**Records provided:**
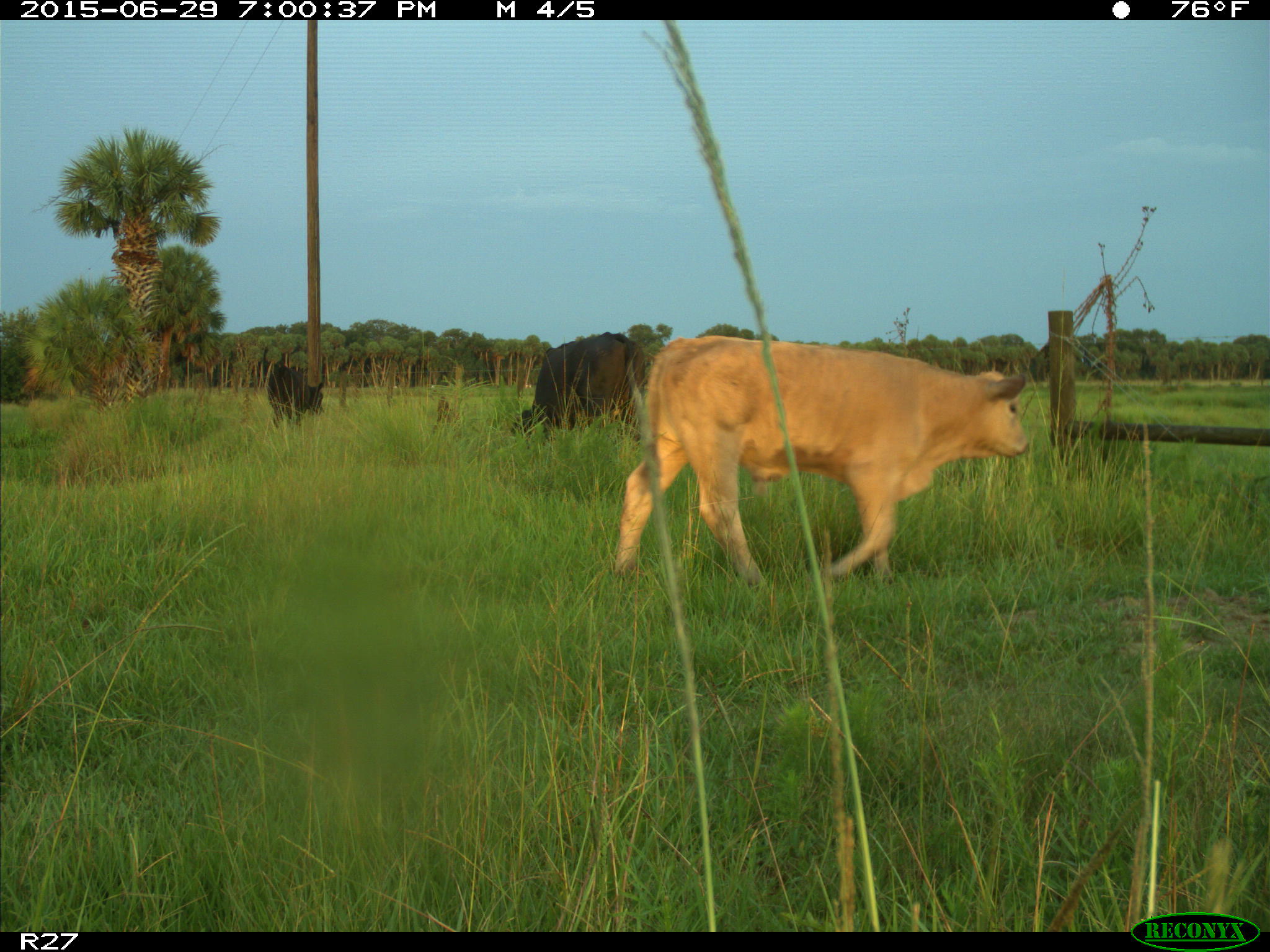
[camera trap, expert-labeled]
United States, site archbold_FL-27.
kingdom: Animalia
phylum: Chordata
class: Mammalia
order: Artiodactyla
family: Bovidae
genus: Bos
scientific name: Bos taurus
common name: domestic cow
Bos taurus (domestic cow).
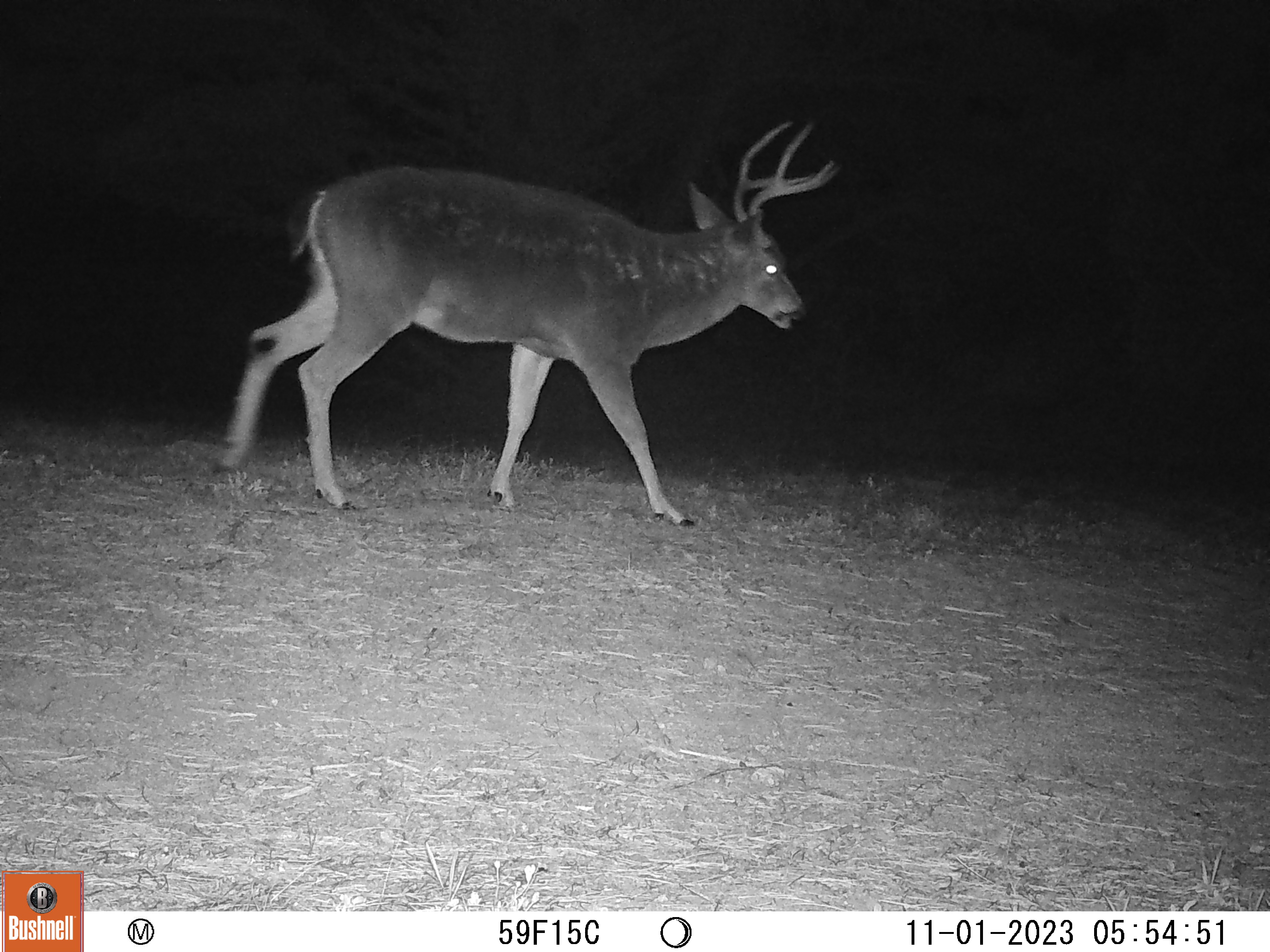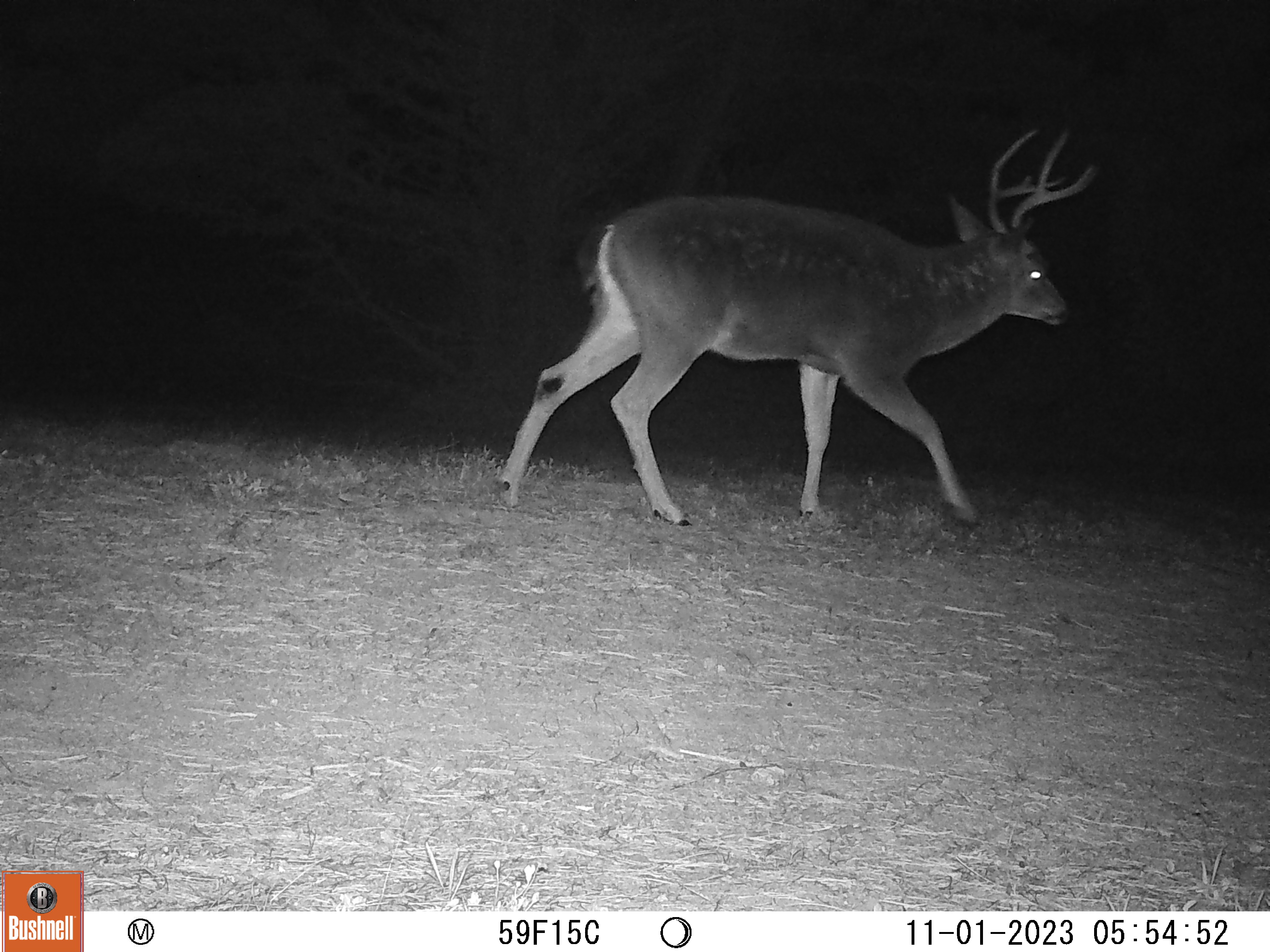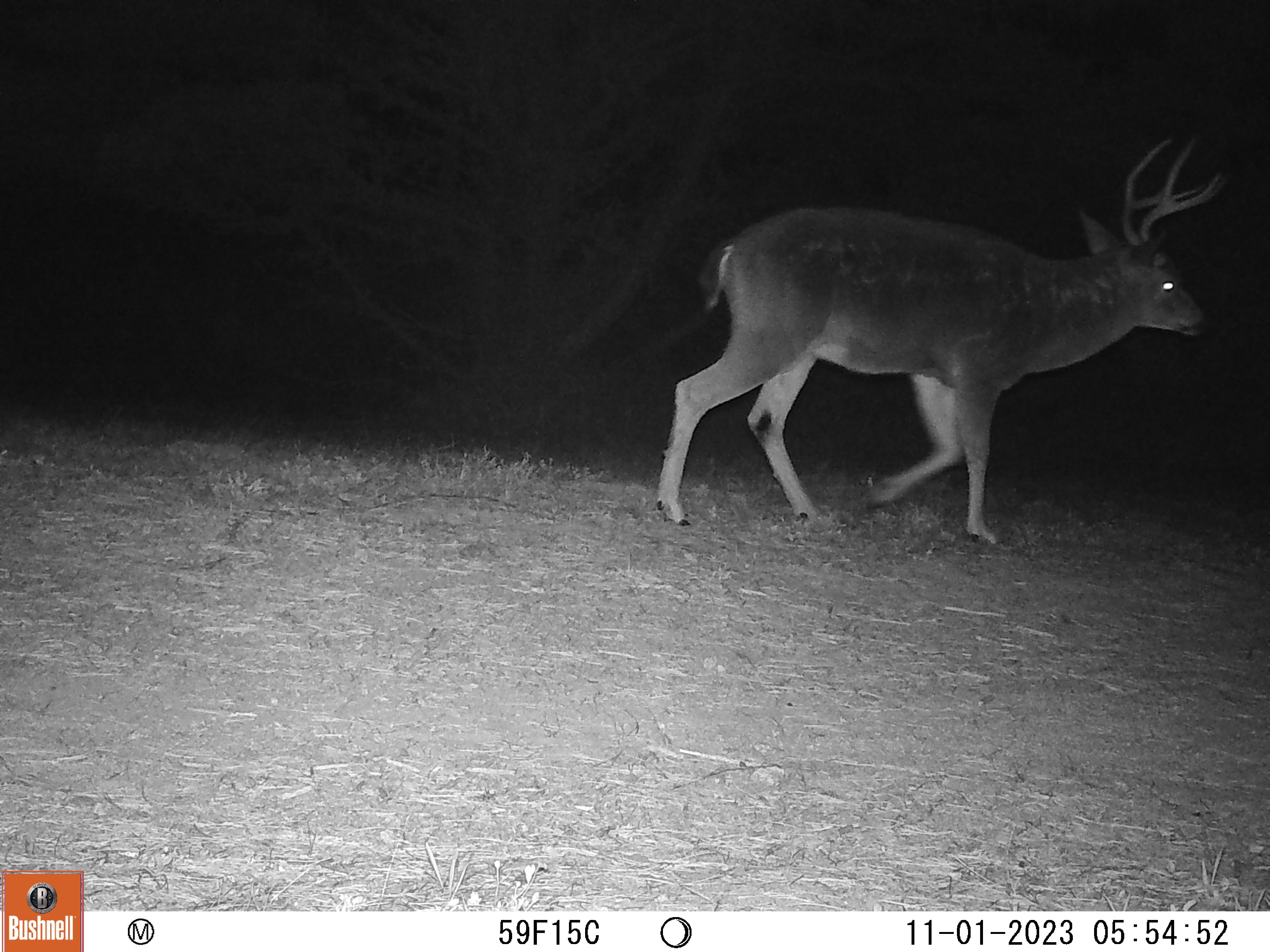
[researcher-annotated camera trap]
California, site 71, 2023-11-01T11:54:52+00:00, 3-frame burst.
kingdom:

**What you will do:** Pull out all lines in the data above that include "trap".

**Written solution:**
[camera trap, expert-labeled]
[researcher-annotated camera trap]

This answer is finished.